Lorsque nous disposerons de ces espaces inclusifs, il est essentiel qu’ils soient des lieux où il est possible de discuter, de partager ses perceptions et ses opinions, de communiquer ses craintes et appréhensions.
Il convient de créer des espaces où s’expriment les divergences qui favorisent les remises en question, où l’on pourra créer de la convergence pour affronter ensemble les grands défis qui nous attendent tout en s’outillant pour prendre des décisions cohérentes.

Des liens solidaires, ce sont des liens entre les personnes, les groupes, les organisations et les territoires qui « entraînent une obligation morale de se porter assistance ». Ces liens permettent une résilience dans les communautés et sont encore plus importants lorsqu’une personne est en situation de vulnérabilité.
Les liens porteurs de sens réfèrent quant à eux aux relations qui ont une résonance forte et souvent émotionnelle pour les personnes et les organisations parce qu’elles rejoignent leurs valeurs et aspirations.

Lorsqu’il est question de la transition sociale et écologique, le cadre intégrateur est un outil collectif qui permet d'interpeler une plus grande diversité de parties prenantes et de mettre en commun les multiples aspects de ce qu’il y a à faire collectivement, dans la plus grande cohérence possible.

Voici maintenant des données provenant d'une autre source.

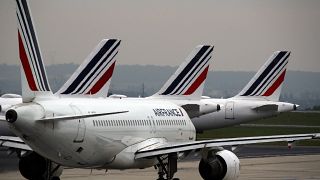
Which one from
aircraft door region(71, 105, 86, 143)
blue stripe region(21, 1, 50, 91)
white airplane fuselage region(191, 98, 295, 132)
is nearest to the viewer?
blue stripe region(21, 1, 50, 91)

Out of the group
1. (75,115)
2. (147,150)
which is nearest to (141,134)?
(147,150)

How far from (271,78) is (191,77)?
17790mm

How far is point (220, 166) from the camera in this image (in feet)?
131

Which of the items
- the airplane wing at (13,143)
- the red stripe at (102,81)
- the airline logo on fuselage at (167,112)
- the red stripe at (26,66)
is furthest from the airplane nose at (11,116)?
the airline logo on fuselage at (167,112)

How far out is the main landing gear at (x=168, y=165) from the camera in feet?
133

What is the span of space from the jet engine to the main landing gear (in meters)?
4.72

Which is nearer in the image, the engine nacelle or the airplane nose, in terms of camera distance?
the airplane nose

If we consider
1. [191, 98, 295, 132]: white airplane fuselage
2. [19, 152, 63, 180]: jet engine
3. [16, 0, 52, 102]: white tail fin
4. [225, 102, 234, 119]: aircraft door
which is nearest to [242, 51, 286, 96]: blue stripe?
[191, 98, 295, 132]: white airplane fuselage

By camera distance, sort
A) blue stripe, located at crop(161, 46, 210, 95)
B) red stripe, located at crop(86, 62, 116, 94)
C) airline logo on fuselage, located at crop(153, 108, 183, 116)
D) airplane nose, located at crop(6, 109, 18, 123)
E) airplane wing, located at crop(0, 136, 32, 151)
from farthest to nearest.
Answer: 1. blue stripe, located at crop(161, 46, 210, 95)
2. red stripe, located at crop(86, 62, 116, 94)
3. airline logo on fuselage, located at crop(153, 108, 183, 116)
4. airplane wing, located at crop(0, 136, 32, 151)
5. airplane nose, located at crop(6, 109, 18, 123)

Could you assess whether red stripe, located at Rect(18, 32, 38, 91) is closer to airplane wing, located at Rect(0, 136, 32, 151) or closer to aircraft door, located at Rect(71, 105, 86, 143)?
aircraft door, located at Rect(71, 105, 86, 143)

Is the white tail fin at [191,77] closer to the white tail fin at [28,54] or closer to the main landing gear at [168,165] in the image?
the main landing gear at [168,165]

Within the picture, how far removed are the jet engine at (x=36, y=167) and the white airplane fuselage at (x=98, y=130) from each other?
97.7 inches

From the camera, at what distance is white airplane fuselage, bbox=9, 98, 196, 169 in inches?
1378

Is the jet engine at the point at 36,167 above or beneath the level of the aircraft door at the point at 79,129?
beneath
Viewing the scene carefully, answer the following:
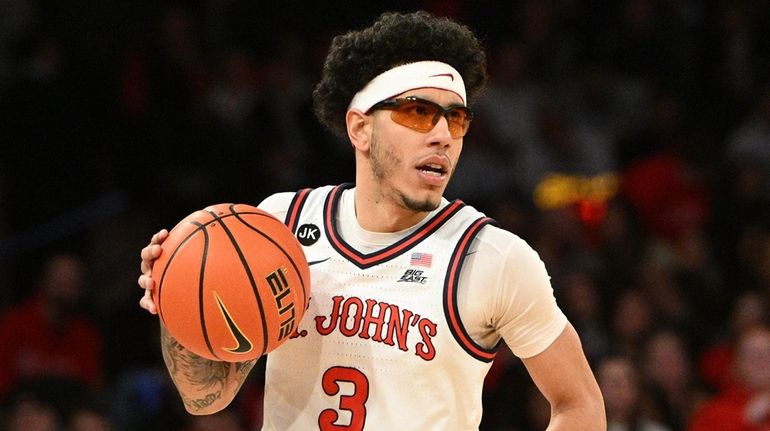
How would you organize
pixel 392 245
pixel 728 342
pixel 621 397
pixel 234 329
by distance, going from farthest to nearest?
pixel 728 342 < pixel 621 397 < pixel 392 245 < pixel 234 329

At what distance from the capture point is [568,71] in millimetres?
11094

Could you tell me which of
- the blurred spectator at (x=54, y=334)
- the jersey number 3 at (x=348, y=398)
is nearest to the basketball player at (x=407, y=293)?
the jersey number 3 at (x=348, y=398)

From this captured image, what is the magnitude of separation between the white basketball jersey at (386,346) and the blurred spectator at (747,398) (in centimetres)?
399

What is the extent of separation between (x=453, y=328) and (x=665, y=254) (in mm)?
5985

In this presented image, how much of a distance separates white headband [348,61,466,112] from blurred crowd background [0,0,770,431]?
3.78 metres

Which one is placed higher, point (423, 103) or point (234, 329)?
point (423, 103)

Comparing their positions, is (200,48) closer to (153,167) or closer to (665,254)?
(153,167)

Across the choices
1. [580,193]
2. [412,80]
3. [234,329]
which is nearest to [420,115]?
[412,80]

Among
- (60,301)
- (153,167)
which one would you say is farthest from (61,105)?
(60,301)

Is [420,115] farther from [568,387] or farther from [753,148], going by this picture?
[753,148]

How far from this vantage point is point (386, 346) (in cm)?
388

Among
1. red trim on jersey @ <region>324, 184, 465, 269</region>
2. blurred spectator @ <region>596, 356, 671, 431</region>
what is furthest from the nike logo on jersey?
blurred spectator @ <region>596, 356, 671, 431</region>

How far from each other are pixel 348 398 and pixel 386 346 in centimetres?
20

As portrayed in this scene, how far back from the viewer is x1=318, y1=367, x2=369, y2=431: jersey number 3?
388cm
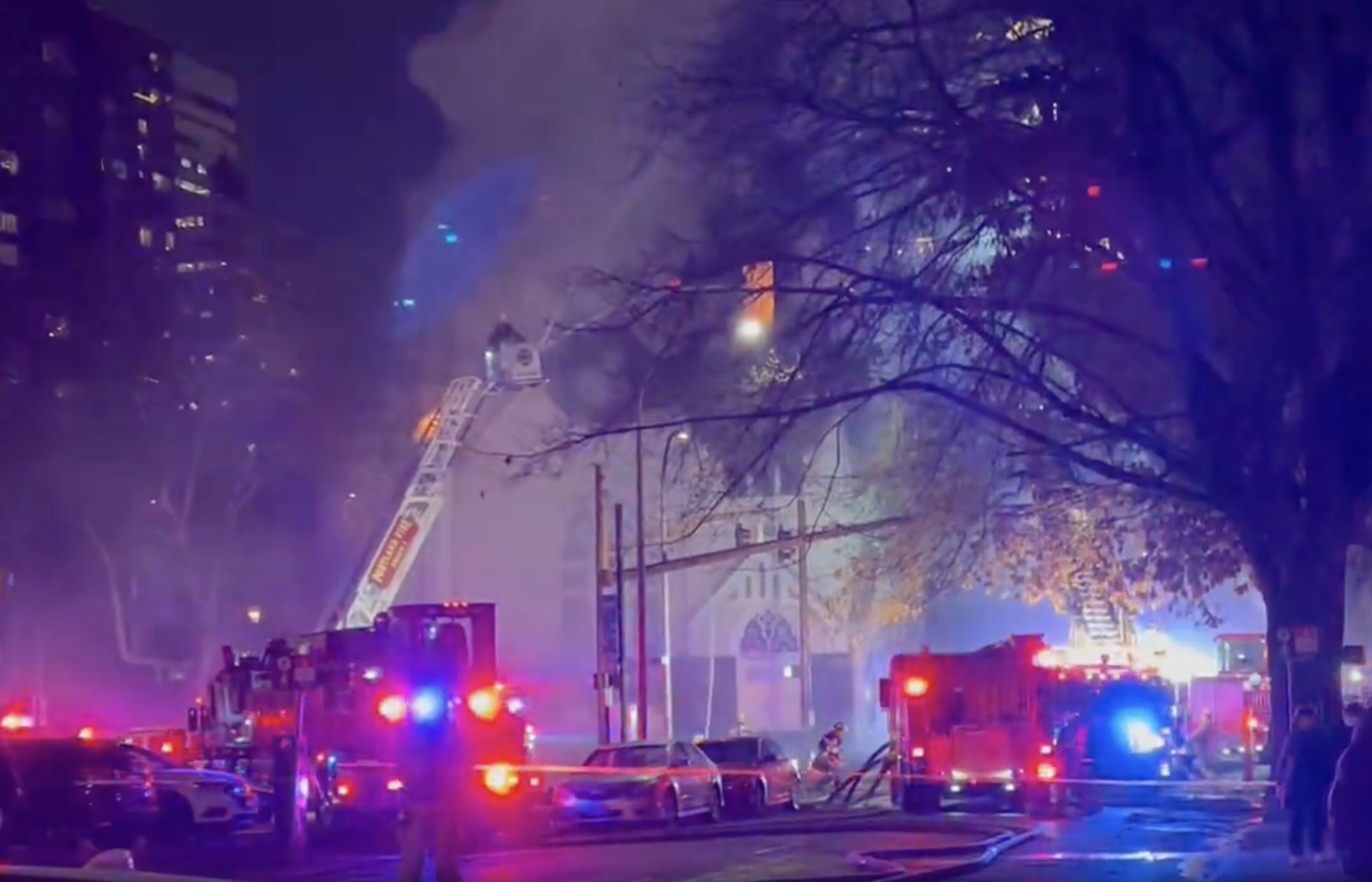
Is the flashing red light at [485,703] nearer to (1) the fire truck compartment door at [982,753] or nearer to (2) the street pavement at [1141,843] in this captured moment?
(2) the street pavement at [1141,843]

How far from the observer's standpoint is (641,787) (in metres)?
25.6

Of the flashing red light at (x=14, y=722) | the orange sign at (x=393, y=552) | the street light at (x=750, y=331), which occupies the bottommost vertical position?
the flashing red light at (x=14, y=722)

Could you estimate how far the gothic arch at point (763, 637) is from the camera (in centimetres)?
6094

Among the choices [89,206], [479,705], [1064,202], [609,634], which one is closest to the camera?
[1064,202]

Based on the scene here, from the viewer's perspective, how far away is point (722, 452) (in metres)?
20.1

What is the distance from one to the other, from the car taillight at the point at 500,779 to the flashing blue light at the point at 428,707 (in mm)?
10135

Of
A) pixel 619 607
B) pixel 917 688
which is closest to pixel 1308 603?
pixel 917 688

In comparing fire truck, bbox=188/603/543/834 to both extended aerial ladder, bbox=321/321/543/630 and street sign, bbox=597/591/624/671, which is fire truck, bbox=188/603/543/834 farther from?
extended aerial ladder, bbox=321/321/543/630

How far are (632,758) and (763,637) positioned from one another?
113 ft

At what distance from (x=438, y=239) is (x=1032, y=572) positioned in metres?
31.8

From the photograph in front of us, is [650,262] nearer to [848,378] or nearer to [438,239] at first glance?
[848,378]

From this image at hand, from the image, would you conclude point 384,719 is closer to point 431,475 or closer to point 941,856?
point 941,856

Un tel cadre (un plan territorial, une politique, un cadre de référence, etc.) inclut des éléments de vision et des orientations, voire des pistes d’action répondant aux préoccupations des communautés territoriales.
Un cadre intégrateur permet de créer des liens au-delà des frontières existantes ou des silos entre différents acteur·rices, secteurs d’activité, territoires, stratégies et rythmes pour générer des actions et augmenter la capacité de mettre en œuvre la transition. Malgré son appellation, ce cadre doit être malléable, évolutif et vivant pour favoriser les apprentissages.
Parce qu’un tel changement doit être coconstruit avec les collectivités, les partenaires, les élu·es, les organismes et les institutions.
Ce schéma est notre façon de poser des jalons, de clarifier notre intention et d’ouvrir le dialogue. Il nous aide à articuler nos actions avec celles d’autres acteur·rices, à renforcer notre capacité d’évaluation et d’apprentissage, et à orienter nos choix dans un contexte en constante évolution.